I’ve been working on improving the compiler of my own Prolog system, N-Prolog, for quite some time.
With version 5.16, I believe it has finally reached a near-complete state. After releasing it and taking a breath, a familiar question came to mind — one that regularly appears on reddit/prolog:

“Is Prolog worth learning?”

I’ve always had my own answer to this, but I hesitated to share it, thinking my perspective might be a bit unusual. Still, even a unique opinion might be worth expressing. So here it is.

Prolog is “Executable Logic”

Someone once said that Lisp is “executable mathematics.”
If we apply that idea to Prolog, I would say:

Prolog is executable logic.

Around 1980, when I first became interested in Prolog, I remember reading an article by Hideyuki Nakashima, one of the pioneers of Prolog. He wrote something like:

“Before learning Prolog, you should study logic for about six months.”

That statement sparked my interest in logic as a young student.

A Genius from 100 Years Ago: Herbrand

I came to truly understand that Prolog is “executable logic” while studying the work of Jacques Herbrand.

About 100 years ago, at the age of just 23, Herbrand made a major leap in logic.
He aimed at something remarkable: mechanical reasoning.

For a long time, I couldn’t fully understand his ideas. Concepts like the Herbrand universe and Herbrand models felt abstract and difficult.

Recently, with the help of AI, I kept asking questions and exploring these ideas. One key difficulty in automated reasoning is handling existential quantifiers. The idea of transforming them into universal ones — Skolemization — makes things much more manageable for machines.

I implemented Skolem normal form in Prolog, with the help of AI.

And then it finally clicked:

“This is Prolog.”

Herbrand, a century ago, was already pointing toward what would later become Prolog.

Why learn Prolog?

Even today, in computer science education, students are often required to learn languages like Prolog or Lisp. Many ambitious young people question this:

“Why should I learn such an old language?”

They are not wrong.

From a purely practical perspective, Prolog is rarely used in industry.
Learning Python or JavaScript is usually more directly useful.
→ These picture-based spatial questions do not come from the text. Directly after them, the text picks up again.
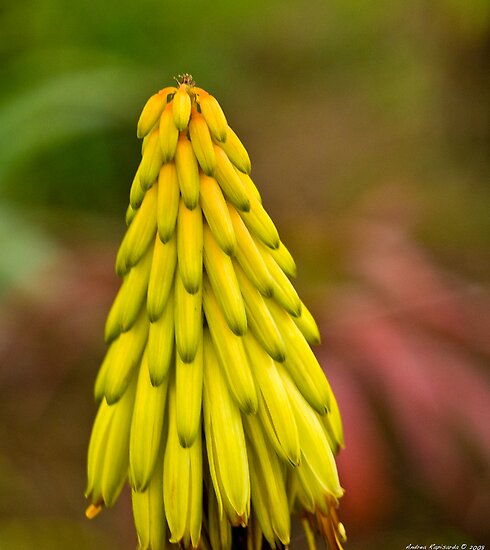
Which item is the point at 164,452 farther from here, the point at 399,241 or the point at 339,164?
the point at 339,164

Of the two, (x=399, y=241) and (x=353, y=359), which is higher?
(x=399, y=241)

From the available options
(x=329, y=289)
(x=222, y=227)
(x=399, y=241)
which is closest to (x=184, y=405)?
(x=222, y=227)

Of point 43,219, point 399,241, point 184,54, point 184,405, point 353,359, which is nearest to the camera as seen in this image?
point 184,405

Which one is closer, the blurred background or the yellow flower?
the yellow flower

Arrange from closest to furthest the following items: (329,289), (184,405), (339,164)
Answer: (184,405)
(329,289)
(339,164)

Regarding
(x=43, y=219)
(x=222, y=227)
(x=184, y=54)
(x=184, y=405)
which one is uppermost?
(x=184, y=54)

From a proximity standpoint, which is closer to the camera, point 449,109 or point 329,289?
point 329,289

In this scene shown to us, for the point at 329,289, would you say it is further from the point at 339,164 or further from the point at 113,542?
the point at 339,164
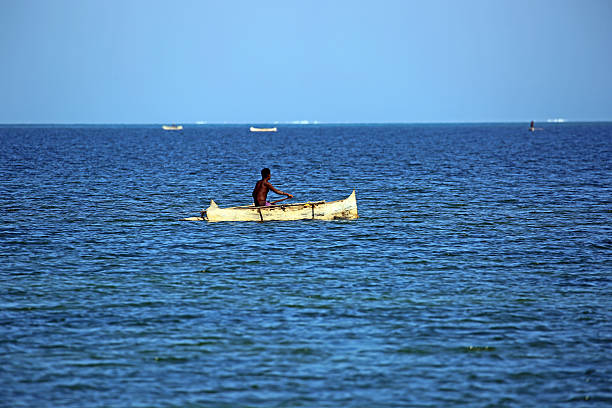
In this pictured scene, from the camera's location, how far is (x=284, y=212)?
103 ft

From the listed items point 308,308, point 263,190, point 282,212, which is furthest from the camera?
point 282,212

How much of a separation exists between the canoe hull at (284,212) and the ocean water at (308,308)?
0.39m

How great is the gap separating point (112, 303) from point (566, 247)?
16095 mm

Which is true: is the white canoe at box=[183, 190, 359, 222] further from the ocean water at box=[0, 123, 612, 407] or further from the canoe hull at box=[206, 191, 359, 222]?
the ocean water at box=[0, 123, 612, 407]

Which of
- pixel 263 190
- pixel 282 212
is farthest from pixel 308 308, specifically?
pixel 282 212

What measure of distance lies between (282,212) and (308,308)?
549 inches

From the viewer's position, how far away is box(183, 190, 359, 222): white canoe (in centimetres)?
3131

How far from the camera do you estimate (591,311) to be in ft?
57.6

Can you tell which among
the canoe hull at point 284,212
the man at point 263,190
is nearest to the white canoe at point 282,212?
the canoe hull at point 284,212

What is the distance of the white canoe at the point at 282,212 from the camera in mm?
31312

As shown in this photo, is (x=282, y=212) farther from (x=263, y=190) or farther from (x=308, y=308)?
(x=308, y=308)

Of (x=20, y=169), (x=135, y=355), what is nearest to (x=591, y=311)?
(x=135, y=355)

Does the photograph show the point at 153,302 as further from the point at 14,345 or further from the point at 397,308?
the point at 397,308

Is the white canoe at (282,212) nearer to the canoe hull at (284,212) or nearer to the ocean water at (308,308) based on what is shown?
the canoe hull at (284,212)
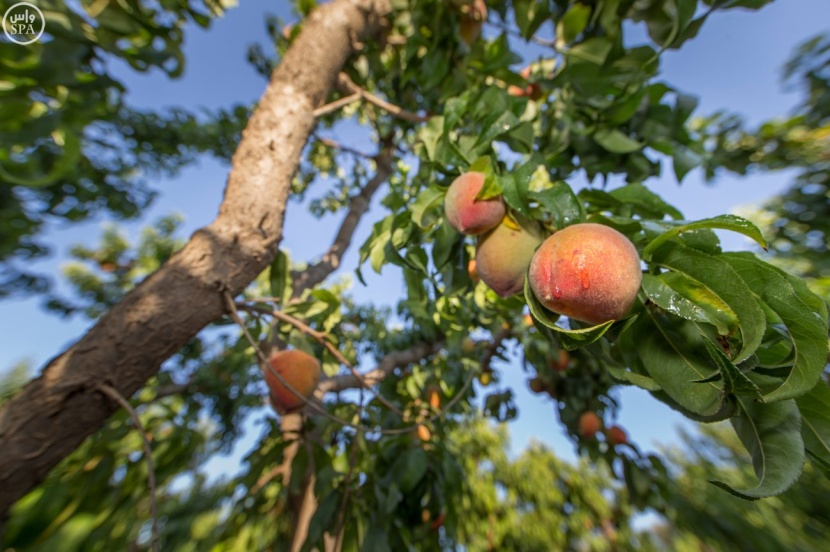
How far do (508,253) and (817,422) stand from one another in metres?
0.50

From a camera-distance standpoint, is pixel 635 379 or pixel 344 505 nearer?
pixel 635 379

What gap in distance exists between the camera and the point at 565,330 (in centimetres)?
47

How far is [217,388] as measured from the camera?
13.1 ft

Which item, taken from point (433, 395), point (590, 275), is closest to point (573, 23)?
point (590, 275)

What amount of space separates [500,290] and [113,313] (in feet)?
2.71

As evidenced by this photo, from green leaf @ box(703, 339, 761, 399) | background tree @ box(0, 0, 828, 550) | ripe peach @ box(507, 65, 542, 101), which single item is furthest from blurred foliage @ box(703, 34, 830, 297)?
green leaf @ box(703, 339, 761, 399)

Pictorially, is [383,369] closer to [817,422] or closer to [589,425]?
[589,425]

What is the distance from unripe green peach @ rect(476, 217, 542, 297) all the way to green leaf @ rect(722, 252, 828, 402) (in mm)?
330

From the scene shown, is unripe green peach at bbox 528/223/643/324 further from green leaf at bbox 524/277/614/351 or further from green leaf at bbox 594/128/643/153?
green leaf at bbox 594/128/643/153

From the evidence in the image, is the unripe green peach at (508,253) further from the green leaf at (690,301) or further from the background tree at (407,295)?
the green leaf at (690,301)

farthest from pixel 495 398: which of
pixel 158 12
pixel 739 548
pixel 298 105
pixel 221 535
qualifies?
pixel 158 12

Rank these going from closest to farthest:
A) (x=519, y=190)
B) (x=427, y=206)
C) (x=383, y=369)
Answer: (x=519, y=190)
(x=427, y=206)
(x=383, y=369)

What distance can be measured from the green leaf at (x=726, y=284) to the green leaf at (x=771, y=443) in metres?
0.11

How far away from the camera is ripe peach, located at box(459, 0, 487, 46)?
1522mm
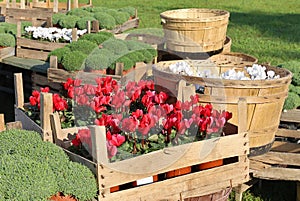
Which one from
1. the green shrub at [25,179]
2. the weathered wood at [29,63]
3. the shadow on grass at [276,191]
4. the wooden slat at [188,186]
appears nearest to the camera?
the green shrub at [25,179]

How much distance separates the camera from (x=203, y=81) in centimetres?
402

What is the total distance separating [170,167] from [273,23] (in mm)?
12631

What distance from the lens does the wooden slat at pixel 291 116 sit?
5043 millimetres

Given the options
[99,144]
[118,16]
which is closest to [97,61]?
[99,144]

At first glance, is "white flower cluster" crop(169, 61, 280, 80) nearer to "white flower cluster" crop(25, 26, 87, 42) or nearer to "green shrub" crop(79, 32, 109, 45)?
"green shrub" crop(79, 32, 109, 45)

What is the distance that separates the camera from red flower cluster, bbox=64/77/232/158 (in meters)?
3.22

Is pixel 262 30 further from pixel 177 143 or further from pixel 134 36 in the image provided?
pixel 177 143

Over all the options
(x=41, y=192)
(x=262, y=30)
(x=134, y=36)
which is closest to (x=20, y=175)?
(x=41, y=192)

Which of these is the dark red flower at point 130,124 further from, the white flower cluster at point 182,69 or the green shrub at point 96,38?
the green shrub at point 96,38

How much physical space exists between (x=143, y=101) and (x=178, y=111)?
337 millimetres

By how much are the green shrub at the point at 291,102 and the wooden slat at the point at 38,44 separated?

However, we should not forget:

Modern programming languages are built on top of logic.

Practical skills can quickly become outdated in a rapidly evolving world.
But logic and mathematics have been refined over centuries.

Studying logic with just paper and pencil can be quite difficult.
But if you can run logic — experiment with it, observe it, break it — it becomes something much more engaging.

That is what Prolog offers.

Prolog is a way to learn logic by executing it.

For me, it is an incredibly enjoyable intellectual playground.

What is the real value?

The value of learning Prolog is not about the language itself.

It is about learning a different way of thinking.

Most programming languages are procedural:

Do A, then B, then C.

Prolog is relational:

What relationships must hold for A, B, and C to be true?

This shift in perspective is profound.

A modern perspective

Today’s AI is largely statistical (LLMs, neural networks).
Prolog represents the opposite side:

  • Neural → probabilistic
  • Prolog → logical

In that sense, Prolog belongs to the world of:

explainable reasoning

And it connects naturally to the idea of neuro-symbolic AI.

Conclusion

So, is Prolog worth learning?

Yes.

But not for getting a job.
Not for mastering a trendy technology.

It is worth learning to experience what logic really is.